- Excerto da fonte -
#####

Camilo Martins de Oliveira
Obs: Reposição de texto publicado em 12.07.13 neste blogue.
Não recordo, não registei, nem sequer medi o tempo decorrido desde a última carta que te escrevi. Talvez por me sentir mais desvinculado da duração de tudo, finalmente mais preso à memória das coisas e das vidas como essencial substância da minha consciência do presente... como se este mais não fosse do que passado imperfeito! Sou hoje o que fui mais o que não cheguei a ser. Quero assim dizer que prevaleço nesse sentimento de mim em que, mais do que eu e a minha circunstância, me surpreendo como eu e a minha imperfeição. Já me não conjugo no futuro, não consigo completar-me. Tampouco me habita qualquer sentimento de perda, muito menos desejo ou vontade de ser agora o que não fui no devido tempo. Nem sequer rumino vadios pensamentos de culpa minha ou alheia. Não vou gritar, como a Traviata, "É tarde!" Tudo na nossa vida tem o seu tempo oportuno.
Não é por deitarmos abaixo antigos ídolos ou antiquados símbolos que nos convertemos. Aquilo que for o ser novo e limpo, ou estará já dentro de nós, ou será mais um episódio da nossa imperfeição. Nesta nossa vida presente, queiramos ou não, há um tempo e um espaço que necessariamente nos condicionam quando agimos. O nosso estado de liberdade pertencerá sempre, por enquanto, a essa mística interior, alheia a qualquer espaço ou tempo que possa limitar-nos, algo tão misterioso que apenas podemos imaginar como o antiquíssimo futuro de nós...

#####

(Dados de raciocínio espacial baseados em imagens)

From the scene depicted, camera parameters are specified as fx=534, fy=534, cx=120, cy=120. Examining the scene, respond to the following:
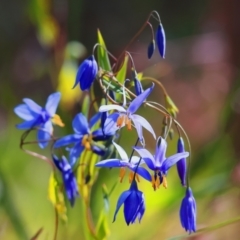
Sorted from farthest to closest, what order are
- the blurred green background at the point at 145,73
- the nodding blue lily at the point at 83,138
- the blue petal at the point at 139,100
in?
the blurred green background at the point at 145,73 → the nodding blue lily at the point at 83,138 → the blue petal at the point at 139,100

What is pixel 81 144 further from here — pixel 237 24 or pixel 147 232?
pixel 237 24

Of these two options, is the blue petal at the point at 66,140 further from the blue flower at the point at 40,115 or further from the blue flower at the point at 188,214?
the blue flower at the point at 188,214

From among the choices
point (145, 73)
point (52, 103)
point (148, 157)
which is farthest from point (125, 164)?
point (145, 73)

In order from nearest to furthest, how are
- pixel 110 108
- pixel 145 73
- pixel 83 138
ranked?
pixel 110 108
pixel 83 138
pixel 145 73

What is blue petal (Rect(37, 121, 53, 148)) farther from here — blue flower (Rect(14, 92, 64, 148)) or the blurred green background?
the blurred green background

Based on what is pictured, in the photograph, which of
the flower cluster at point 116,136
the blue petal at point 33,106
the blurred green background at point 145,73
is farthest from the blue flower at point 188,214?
the blurred green background at point 145,73

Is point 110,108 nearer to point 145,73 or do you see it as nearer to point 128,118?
point 128,118
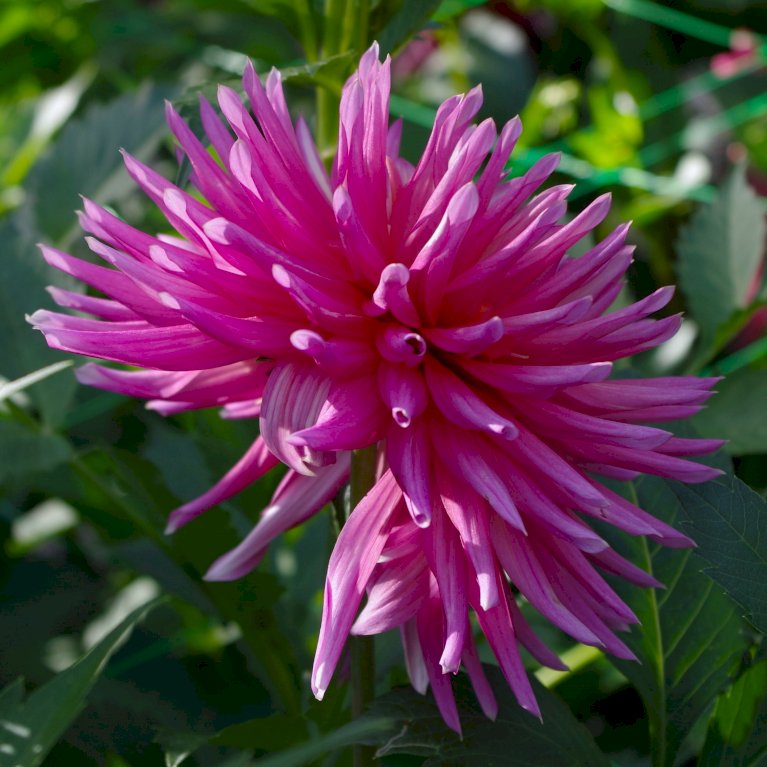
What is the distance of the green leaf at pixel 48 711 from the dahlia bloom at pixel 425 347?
15 centimetres

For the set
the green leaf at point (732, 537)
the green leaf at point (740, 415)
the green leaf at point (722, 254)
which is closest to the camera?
the green leaf at point (732, 537)

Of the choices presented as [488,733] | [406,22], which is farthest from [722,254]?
[488,733]

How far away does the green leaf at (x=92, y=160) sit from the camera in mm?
864

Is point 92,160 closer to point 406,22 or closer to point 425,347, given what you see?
point 406,22

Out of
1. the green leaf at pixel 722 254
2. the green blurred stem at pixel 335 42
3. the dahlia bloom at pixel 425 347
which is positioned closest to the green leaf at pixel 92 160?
the green blurred stem at pixel 335 42

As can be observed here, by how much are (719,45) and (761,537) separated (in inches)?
59.4

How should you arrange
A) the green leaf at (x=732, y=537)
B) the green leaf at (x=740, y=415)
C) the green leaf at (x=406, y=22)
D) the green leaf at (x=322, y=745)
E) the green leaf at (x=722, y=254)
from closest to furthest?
the green leaf at (x=322, y=745)
the green leaf at (x=732, y=537)
the green leaf at (x=406, y=22)
the green leaf at (x=740, y=415)
the green leaf at (x=722, y=254)

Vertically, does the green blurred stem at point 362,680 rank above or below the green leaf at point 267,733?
above

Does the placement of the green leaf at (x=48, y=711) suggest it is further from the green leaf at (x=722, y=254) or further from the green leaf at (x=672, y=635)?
the green leaf at (x=722, y=254)

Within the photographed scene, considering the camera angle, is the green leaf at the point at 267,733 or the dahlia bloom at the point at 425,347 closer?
the dahlia bloom at the point at 425,347

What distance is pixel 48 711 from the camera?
542 mm

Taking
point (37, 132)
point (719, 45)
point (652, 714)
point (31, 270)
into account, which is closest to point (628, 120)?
point (719, 45)

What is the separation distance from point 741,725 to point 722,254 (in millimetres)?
468

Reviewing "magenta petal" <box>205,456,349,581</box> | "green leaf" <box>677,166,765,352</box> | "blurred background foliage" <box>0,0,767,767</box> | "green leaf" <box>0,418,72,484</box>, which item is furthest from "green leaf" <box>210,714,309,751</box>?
"green leaf" <box>677,166,765,352</box>
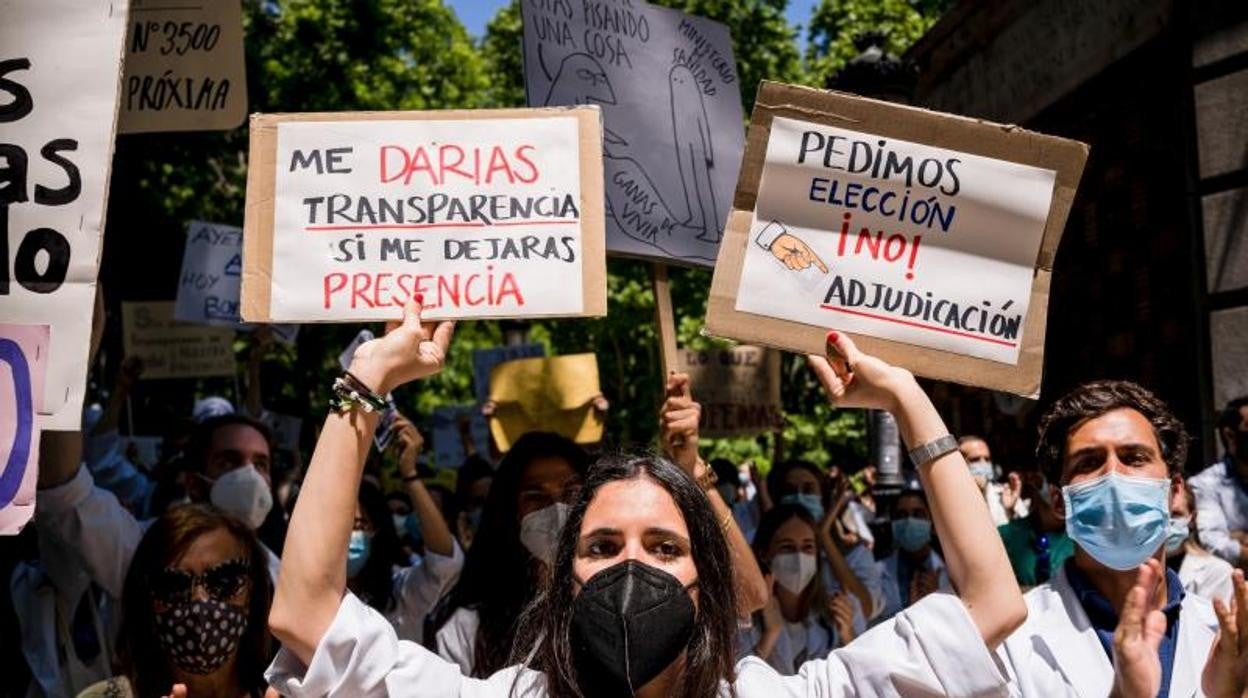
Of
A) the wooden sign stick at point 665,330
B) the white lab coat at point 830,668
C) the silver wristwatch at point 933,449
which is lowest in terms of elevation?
the white lab coat at point 830,668

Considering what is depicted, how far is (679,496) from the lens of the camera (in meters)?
2.99

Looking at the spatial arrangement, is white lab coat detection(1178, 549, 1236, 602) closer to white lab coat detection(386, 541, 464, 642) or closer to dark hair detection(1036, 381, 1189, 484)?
dark hair detection(1036, 381, 1189, 484)

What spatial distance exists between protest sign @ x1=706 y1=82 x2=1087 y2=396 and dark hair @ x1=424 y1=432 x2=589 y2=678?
1.32m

#####

- Objetivo -
Na carta, que exclamação, à maneira da Traviata, se afirma que não será gritada?

- A solução -
"É tarde!"